Il capitolo sul "matrimonio" aggiunge allora ulteriori dettagli alla "malattia della volontà" del protagonista, anziché sanarne i turbamenti. La sera stessa del loro fidanzamento Zeno prova per la prima volta un dolore periodico - una forma di zoppia - che lo accompagnerà tutta la vita. Questo handicap è di per sè un chiaro indizio dei turbamenti del protagonista, che ha finora sperato di trovare nel salotto dei Malfenti una nuova "famiglia". Invece, quando un giorno Zeno cade, Guido, esperto caricaturista, lo immortala immediatamente nella sua fragilità; da qui Zeno avverte un dolore alla gamba, riflesso di uno stato d’animo incerto, frustrato e nevrotico, che il rifiuto di Ada ha esasperato. Come si nota allora da questo episodio non è il protagonista a decidere della sua vita a fare le sue scelte e perseguirle, ma è condotto dagli eventi e dalle scelte altrui, al punto di sposare un’altra donna, che non ama.
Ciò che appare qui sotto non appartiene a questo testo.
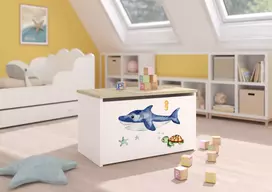 Žaislų dėžė DARIA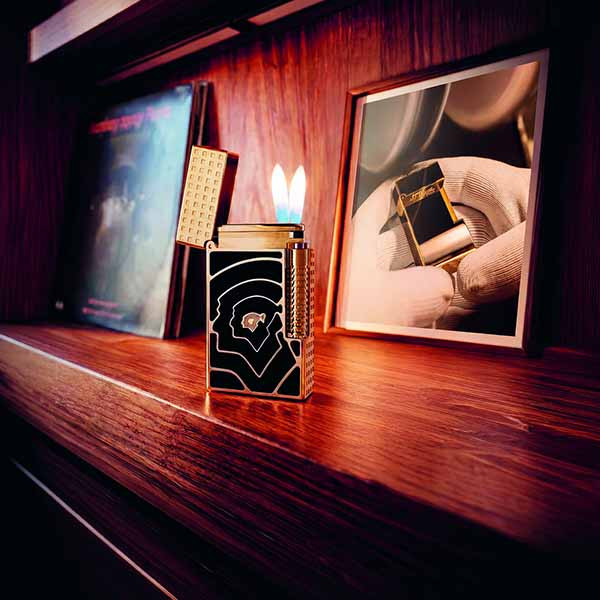 Briquet Le Grand Dupont Cohiba 60
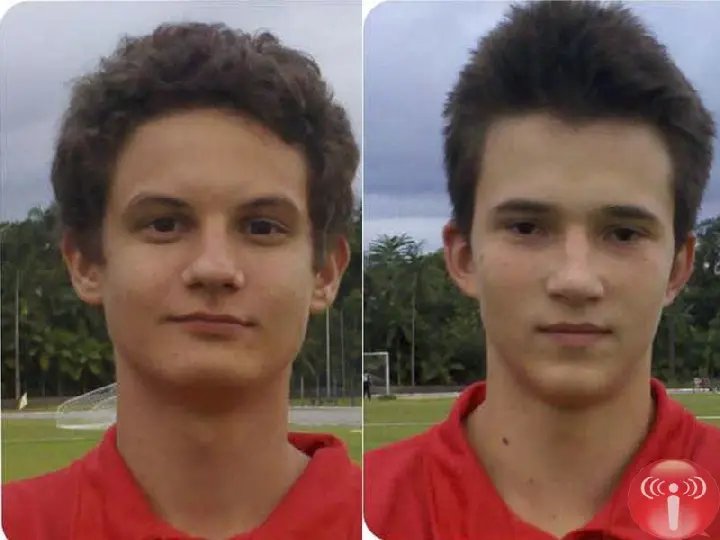 Na seleção catarinense
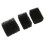 Halloween Makeup Sponges 3 Pack Assorted Textures Soft Durable & Easy to Apply 9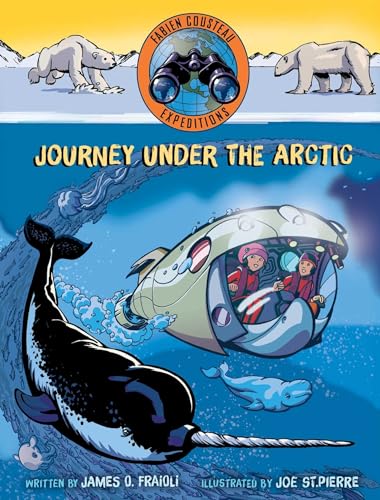 Stock image for Journey under the Arctic (Fabien Cousteau Expeditions) for sale by Open Books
Il dolore è sintomo della sua malattia interiore (in termini freudiani, ne è la somatizzazione) di Zeno, e il suo orgoglio ferito è la manifestazione superficiale della sua inettitudine, ovvero della sua incapacità ad adattarsi a regole e convenzioni di una società che desidera l’uomo tanto forte quanto omologato. Malattia fisica e ossessione psicoanalitica procedono insomma di pari passo, come Zeno stesso prova ad ammettere a posteriori:

 

Adesso, nella vecchiaia, ne soffro meno perché, quando mi coglie, lo sopporto con indulgenza: "Ah! Sei qui, prova evidente che sono stato giovine?". Ma in gioventú fu altra cosa. Io non dico che il dolore sia stato grande, per quanto talvolta m’abbia impedito il libero movimento o mi abbia tenuto desto per notti intere. Ma esso occupò buona parte della mia vita. Volevo guarirne! Perché avrei dovuto portare per tutta la vita sul mio corpo stesso lo stigma del vinto? Divenire addirittura il monumento ambulante della vittoria di Guido? Bisognava cancellare dal mio corpo quel dolore”.